- _What you need to do_
Condense the paragraph beginning "After the count, walking" in the journal excerpt about a walk to Beinn Chaorach into a short bulleted list that keeps its main facts.

After the count, walking to the highest summit Beinn Chaorach 713m.  Stop in the hollow between Beinn Tharsuinn and Beinn Chaorach. Lie on my back. Weak, tired, head on my rucksack, valley before me as a vast mountain punch-bowl. Dark Fairtrade chocolate, nuts, an apple, oatcakes, coffee. 

11am, text update to Jennifer then close my eyes, see what happens, thinking of Nan Shepherd and Robert Macfarlane and their naps in the hills. Wake up, look at watch, 11.10. Start to write, then I'll sketch. Why does starting writing almost always feel easier than starting sketching?

No sign of ticks this time but keep trousers tucked to socks anyway, and t-shirt to trousers, and despite the heat. Brittle dry underfoot, fissured peat.

No sound of humans except now and again the rumble of a plane. 

A few small dark black flies and some larger with long abdomens and eyes glittering black, legs and mouthpiece yellow, orange red touches on leg segments closest to body, especially hindmost legs. Long antennae. Perches (do flies perch? Is it a fly?) on my writing hand, pause writing, don't damage those legs.

Skylarks around and now one rising in song flight right behind me. Meadow pipits peeping calls, close and far, a parachute song flight.

- _Records shown_

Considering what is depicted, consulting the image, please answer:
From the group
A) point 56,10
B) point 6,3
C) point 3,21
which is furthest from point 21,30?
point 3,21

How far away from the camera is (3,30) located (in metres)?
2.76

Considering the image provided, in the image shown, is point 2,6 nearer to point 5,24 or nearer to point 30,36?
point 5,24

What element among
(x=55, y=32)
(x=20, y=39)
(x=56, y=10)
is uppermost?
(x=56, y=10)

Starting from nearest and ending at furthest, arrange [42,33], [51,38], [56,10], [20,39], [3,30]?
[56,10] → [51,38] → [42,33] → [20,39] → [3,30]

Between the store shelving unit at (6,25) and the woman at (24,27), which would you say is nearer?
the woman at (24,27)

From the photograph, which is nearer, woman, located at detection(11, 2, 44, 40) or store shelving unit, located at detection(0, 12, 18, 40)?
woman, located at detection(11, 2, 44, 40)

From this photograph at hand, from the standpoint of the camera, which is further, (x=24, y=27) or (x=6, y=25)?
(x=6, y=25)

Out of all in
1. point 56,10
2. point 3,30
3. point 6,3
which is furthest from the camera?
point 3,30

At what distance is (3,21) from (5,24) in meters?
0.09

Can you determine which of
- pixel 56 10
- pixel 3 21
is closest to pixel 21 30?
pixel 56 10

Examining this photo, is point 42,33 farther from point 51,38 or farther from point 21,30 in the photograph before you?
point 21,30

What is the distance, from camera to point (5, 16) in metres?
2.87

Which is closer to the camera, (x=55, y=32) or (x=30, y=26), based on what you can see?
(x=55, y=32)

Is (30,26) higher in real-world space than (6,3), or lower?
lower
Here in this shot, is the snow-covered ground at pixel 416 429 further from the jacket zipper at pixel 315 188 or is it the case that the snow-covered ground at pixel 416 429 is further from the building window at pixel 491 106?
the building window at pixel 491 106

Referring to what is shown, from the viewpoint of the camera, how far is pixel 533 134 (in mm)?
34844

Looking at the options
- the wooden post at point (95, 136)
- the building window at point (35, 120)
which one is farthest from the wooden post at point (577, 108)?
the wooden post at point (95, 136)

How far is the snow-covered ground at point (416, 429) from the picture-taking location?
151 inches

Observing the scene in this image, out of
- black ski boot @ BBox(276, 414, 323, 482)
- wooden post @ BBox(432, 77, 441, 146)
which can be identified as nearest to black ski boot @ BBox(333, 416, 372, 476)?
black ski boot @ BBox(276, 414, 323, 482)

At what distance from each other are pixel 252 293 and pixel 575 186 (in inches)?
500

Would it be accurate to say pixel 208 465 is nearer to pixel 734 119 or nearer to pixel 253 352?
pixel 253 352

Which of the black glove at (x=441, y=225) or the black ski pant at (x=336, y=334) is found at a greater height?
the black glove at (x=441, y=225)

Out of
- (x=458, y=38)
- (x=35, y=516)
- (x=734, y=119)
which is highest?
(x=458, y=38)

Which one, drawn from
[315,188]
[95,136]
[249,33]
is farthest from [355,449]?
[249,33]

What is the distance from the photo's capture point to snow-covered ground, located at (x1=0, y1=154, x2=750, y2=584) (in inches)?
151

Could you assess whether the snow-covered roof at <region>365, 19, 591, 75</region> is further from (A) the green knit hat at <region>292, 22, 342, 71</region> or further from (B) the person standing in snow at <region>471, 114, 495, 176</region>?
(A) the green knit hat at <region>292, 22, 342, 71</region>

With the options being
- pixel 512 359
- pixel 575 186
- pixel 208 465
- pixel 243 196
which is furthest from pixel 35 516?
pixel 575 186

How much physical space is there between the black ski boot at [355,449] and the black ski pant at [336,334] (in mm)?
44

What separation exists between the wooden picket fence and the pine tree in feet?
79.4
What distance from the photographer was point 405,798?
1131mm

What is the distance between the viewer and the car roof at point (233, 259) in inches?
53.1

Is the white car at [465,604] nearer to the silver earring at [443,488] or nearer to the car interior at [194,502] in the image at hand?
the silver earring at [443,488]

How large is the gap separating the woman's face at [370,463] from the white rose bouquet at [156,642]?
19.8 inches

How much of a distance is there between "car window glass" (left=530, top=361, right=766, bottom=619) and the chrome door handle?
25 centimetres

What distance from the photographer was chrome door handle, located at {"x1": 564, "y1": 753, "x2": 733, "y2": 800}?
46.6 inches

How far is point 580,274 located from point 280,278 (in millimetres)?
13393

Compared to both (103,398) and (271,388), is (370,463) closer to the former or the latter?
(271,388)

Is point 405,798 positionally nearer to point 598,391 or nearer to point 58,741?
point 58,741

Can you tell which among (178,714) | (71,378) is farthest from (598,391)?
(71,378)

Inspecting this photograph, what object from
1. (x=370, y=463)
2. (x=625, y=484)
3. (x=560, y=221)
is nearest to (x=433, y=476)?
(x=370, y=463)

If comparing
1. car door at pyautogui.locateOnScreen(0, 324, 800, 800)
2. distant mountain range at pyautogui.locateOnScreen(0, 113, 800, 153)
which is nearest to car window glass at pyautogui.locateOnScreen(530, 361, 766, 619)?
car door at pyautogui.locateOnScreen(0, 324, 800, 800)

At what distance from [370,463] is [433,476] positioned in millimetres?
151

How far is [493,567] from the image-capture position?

- _Exercise result_
- Walks after the count to the highest summit, Beinn Chaorach (713m).
- Stops in the hollow between Beinn Tharsuinn and Beinn Chaorach and lies back, weak and tired, head on the rucksack.
- Sees the valley as a vast mountain punch-bowl.
- Has dark Fairtrade chocolate, nuts, an apple, oatcakes and coffee.